A jump into freedom (a personal story)


“Take a dip in the ocean”, she said. “Why don’t you strip down to your swimsuit, run straight in and dive under the next wave?”  What  a strange lady to be telling me to do this? I don’t even know who she is or where she came from. Yet she wants me to run into the ocean.

My first thought. Yes! This looks like so much fun. Before she knew it I was all wet and asking for more.

Only this action was in my mind. I still stood frozen on the side of the beach watching the water lap up against my feet teasing and tempting me.  I can’t just jump in, I told myself. What is under the surface? What is lurking below? How will I be ok?

It did not matter that there were people all around me laughing and jumping around in the water. No this was irrelevant.  You see I was the one with the phobia, they obviously were not.

So I stayed anchored, strong in my ground. I was not budging. No, today was not the day to conquer my fear of sharks. It didn’t matter that I used to windsurf, that was on the surface, not underneath.

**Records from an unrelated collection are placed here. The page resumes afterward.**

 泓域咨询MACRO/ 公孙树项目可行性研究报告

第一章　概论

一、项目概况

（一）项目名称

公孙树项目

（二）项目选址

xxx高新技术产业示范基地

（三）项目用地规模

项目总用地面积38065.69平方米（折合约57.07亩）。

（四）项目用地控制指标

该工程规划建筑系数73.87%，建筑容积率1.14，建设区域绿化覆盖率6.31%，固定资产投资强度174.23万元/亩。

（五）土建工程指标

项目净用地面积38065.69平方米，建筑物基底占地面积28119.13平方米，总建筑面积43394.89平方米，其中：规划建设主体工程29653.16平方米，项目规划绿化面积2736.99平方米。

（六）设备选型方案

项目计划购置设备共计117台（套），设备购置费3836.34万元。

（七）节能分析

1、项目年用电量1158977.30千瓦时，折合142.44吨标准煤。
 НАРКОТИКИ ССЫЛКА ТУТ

As I waited and wondered, more people streamed past me.  They joined the throng of others cooling down on this hot summer day.  Not me. What a wimp I was compared to all those immersed in the water. Could I not muster up even a moment of courage and try? Oh how I wish.

So I waited.

And I waited.


Bored. Frustrated. By myself. Not having fun.

It was hot. It was stinking hot and I was perspiring enough to look like I had already had my dip.

I tried logic. Yes I went through the statistics, the rationale and reason.  Yes I know, there are more accidents on the road than there are shark attacks etc.

But then I quickly jumped back to the stories in the papers of people surviving, not surviving. I saw the dangers as real and not just in the movies, even though this is where my phobia started.

My logic soon tired out and I no longer could rationalise my way out of at least getting in the water.  Not hard for most, a giant wall to assail and climb over for me.

So I stopped my worry and wondering for a moment.  I turned inward to this little person inside of me and had a chat.  

What are you so worried about?

Oh nothing really, just dying from a shark.

Oh is that all.  Do you think that worrying is going to help you get anywhere.

Yes, well at least it keeps me safe and dry.

But you are missing out on the surface support.  Being far away from all is not for you.

I don’t know what it was but something else took over. I felt this surge of energy well up inside of me from my feet to my head. I was buzzing. I was ready. But not enough. I risked a dip up to my waist but no further into the deep water.


Fast forward several years.

I am now on a boat anchored off the shore of an island in Australia.  The boat ride to our spot compounded my nerves with a doubling over from sea sickness. I was in no state to even move let alone jump in the water.  And there was still this lurking, creeping, hanging age old fear of sharks. How in the world could I jump in the water. It was deep. I could not see anything below me. No way.

But then I saw others in the water.  I also had a flash. I saw me in the water. I saw me free. I saw me alive. I saw me swimming full of life. It was a moment but a glimmer of the possibility.  So again I had one of those little chats with myself. (Yes you are noticing this is a habit of mine.) 

It just so happened I was on a spiritual personal development retreat. I was in this place to heal, grow and let go of limitations and fears. I knew what was holding me back. I knew they were creations of mine meaning I could also change them. It was my experience, no one else’s.  I created in my mind the association of sharks with some bad experiences in my life that were entirely unrelated.  It was my choice what I did. I could stay on the boat and regret not swimming or I could jump in.

So I connected. I connected to a place in me that was not filled with fear but love. I went into a place that I can only describe as peace. I was surprised to find this feeling amidst all the distracting fear self talk.  This place was calm, light, fun, joyful and me. This was the real me. This was the little girl before my life went in a direction of lost innocence. This was the unbridled, life loving, expansive me that came into this world. I remembered her. I remembered what it felt like to be uninhibited, carefree and in the moment.

As I connected to this new place inside of me I noticed that the feeling expanded more. I was very aware. Imagine you are holding in each of your hands two feelings. In one hand is the feeling of fear in the other is the feeling of joy. Forever the feeling of fear held me back, down and dwarfed the feeling of joy.  I could not even notice the joy in the other hand.  Yet in this moment the balance changed. The joy of being me, the joy of being alive, the joy of the moment took over and completely obliterated the fear.  Instead of holding each in different hands I was now arms outstretched trying to hold in immense joy, fun, excitement. It was amazing. And all of this in just minutes.

No one noticed. Others on the boat were disembarking into a boat for a ride to the shore. A couple of people had grabbed flippers and masks and were on their way swimming. Here I stood.  I stripped down to my swimmers. I grabbed some gear. Then I stood. I stood on the edge of the boat and looked out at the welcoming refreshing expansive green blue water waiting to embrace me. I stretched out my arms like an eagle and I soared as a ball of joy into the water.

I was free. I was alive. I was me.

I jumped into freedom.

One year on I can still go back to this feeling as if I am in it now. I also still work on holding the joy and not the fear. It is a conscious journey but one I gladly take every day.